▶ _Text section_
10

We've been experiencing a long-standing networking issue. In short, one container cannot ping (or ssh) another. Does anybody have an extra moment to think along with me?

Our setup:

  • Docker CE 18.06.03 (while trying to fix the issue, we've upgraded from 17.03, but it has not helped)
  • Swarm Classic (Standalone) 1.2.9
  • Consul as a Swarm backend, running with members on five nodes
  • Seven nodes in total, six of which host containers
  • Each container is connected to an overlay network when it is started

What we've tried so far:

This issue has largely stumped us. We've spent a lot of time on it and done much of the basic troubleshooting, and some more advanced troubleshooting (happy to elaborate). (But I don't expect that I've exhausted our options, so please don't hesitate to suggest anything you may think will work.) It's inconsistent (happening to different images, different nodes), intermittent, and long-standing (several months). We've made two changes, one of which was a workaround for MAC address assignment (explained here: https://github.com/docker/libnetwork/pull/2380; the actual workaround: https://github.com/systemd/systemd/issues/3374#issuecomment-452718898), which did improve the situation, including removing MAC address assignment errors from the logs. We also upgraded to get this fix (https://github.com/docker/libnetwork/pull/1935), which deals with IP reuse. This also decreased the problem (at the time, no containers could communicate). I've also run through some basics tests using the netshoot container (let me know if you want more info on that).

▶ _Input data_
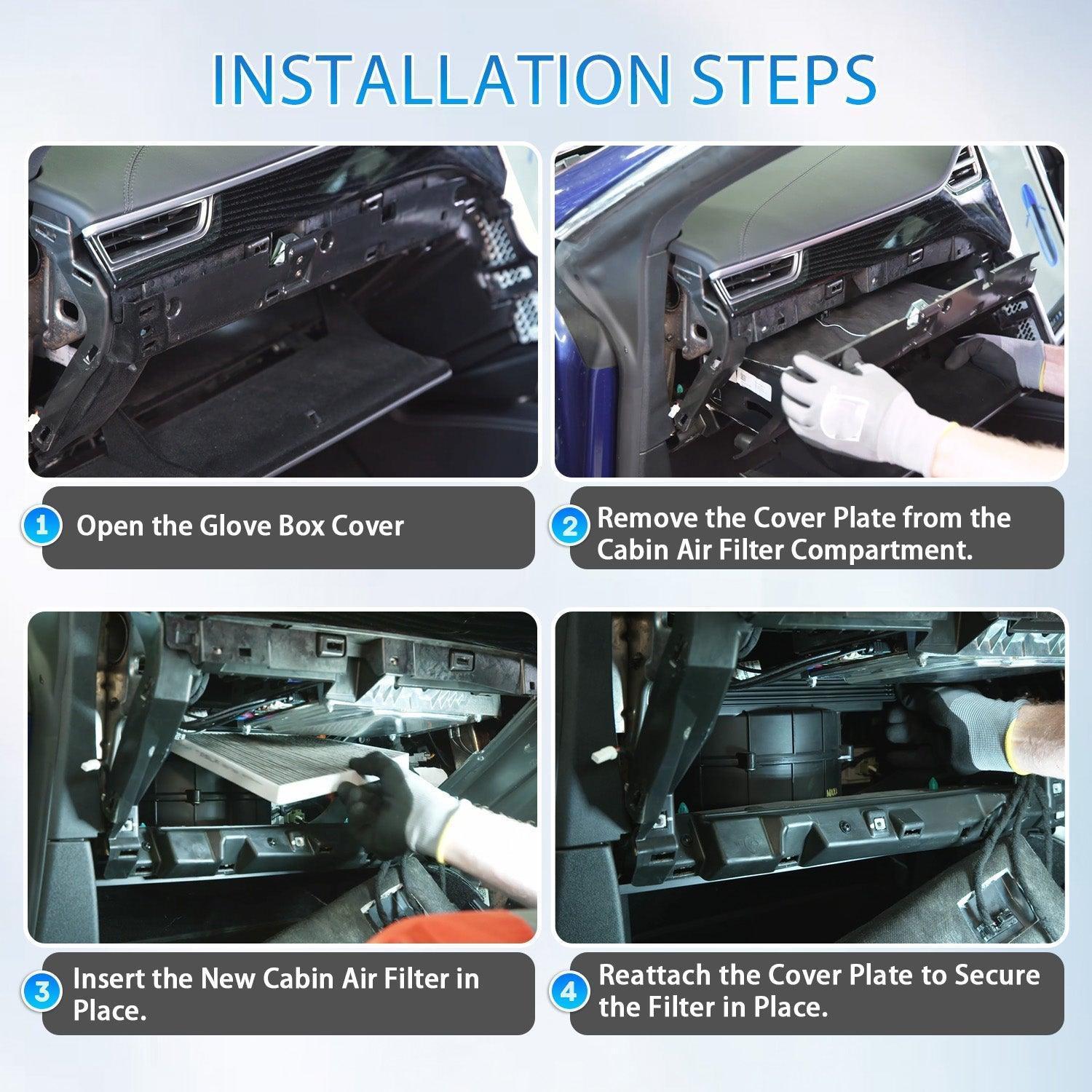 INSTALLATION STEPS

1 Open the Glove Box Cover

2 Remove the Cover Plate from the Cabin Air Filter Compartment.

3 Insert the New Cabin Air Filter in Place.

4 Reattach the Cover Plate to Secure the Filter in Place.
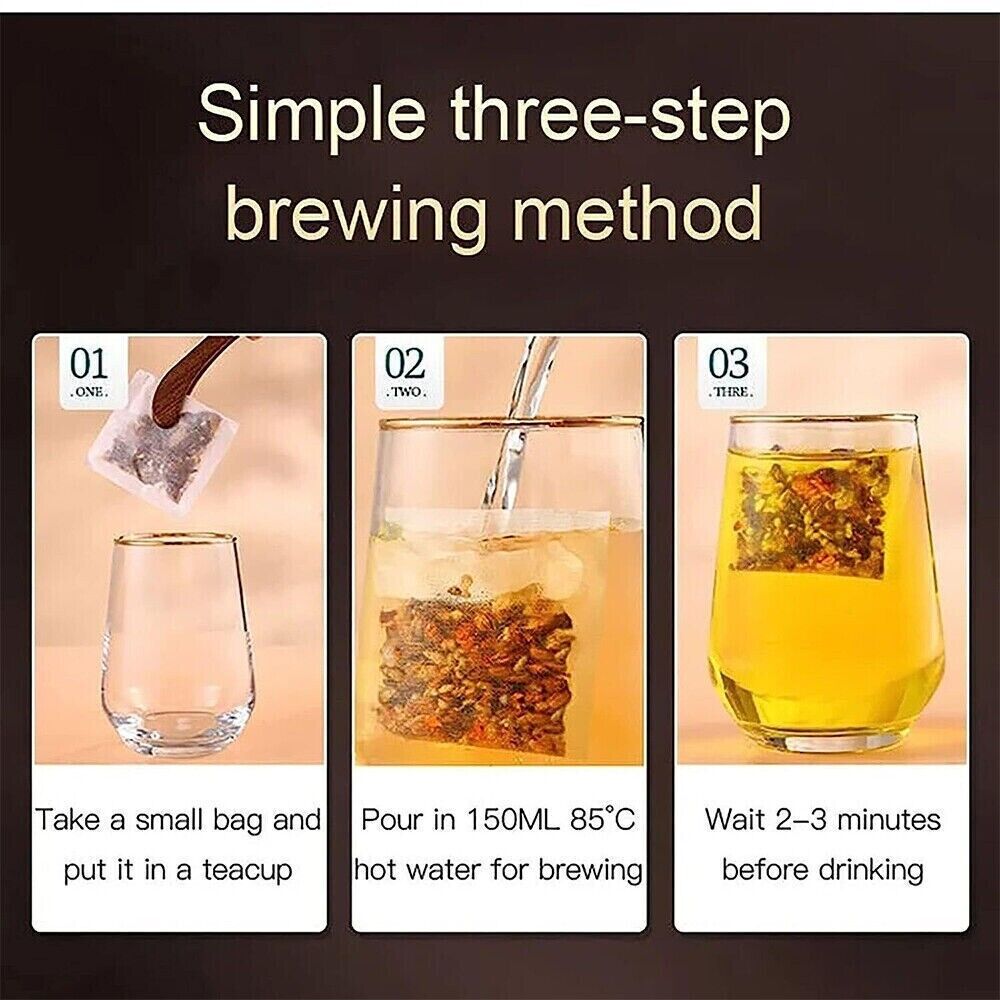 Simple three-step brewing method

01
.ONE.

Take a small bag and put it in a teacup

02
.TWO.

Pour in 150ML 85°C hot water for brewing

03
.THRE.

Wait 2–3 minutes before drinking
* * *
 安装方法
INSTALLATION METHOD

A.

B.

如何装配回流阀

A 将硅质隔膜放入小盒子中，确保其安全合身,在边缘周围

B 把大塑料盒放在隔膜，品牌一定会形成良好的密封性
* * *
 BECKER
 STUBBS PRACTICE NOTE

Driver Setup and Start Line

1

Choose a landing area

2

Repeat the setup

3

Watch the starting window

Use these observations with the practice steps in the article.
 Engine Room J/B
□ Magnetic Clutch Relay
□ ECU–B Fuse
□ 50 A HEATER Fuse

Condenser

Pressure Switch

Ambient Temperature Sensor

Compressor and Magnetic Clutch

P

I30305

▶ _Directions_
a) In the Docker networking post, what serves as the Swarm backend?
b) Pick up the Docker networking post after its last sentence and keep writing it.
The records can be left aside.

▶ _Answers for the tasks_
a) Consul, with members running on five nodes.

b)
We have a workaround for a given container that is broken: we delete the Consul data for this container and then stop and restart it. From what I can tell, it does not seem to be an issue with the Consul data per se but instead comes from Docker/Swarm resetting several network configurations when the container is started (I can say more if this seems to trigger a thought for anybody reading). Then, the container can often ping other containers, but not always.

Specific question:

It seems like there's a window of time during which this can be worse. It's not necessarily tied to starting several containers at once, but there's a somewhat clear pattern: during some windows of time, containers do not get configured properly to communicate with each other. What troubleshooting steps come to mind for you?

The content below is the output from trying to ping one container (82afb0dccbcc) from two other containers. It fails at first, but then is successful.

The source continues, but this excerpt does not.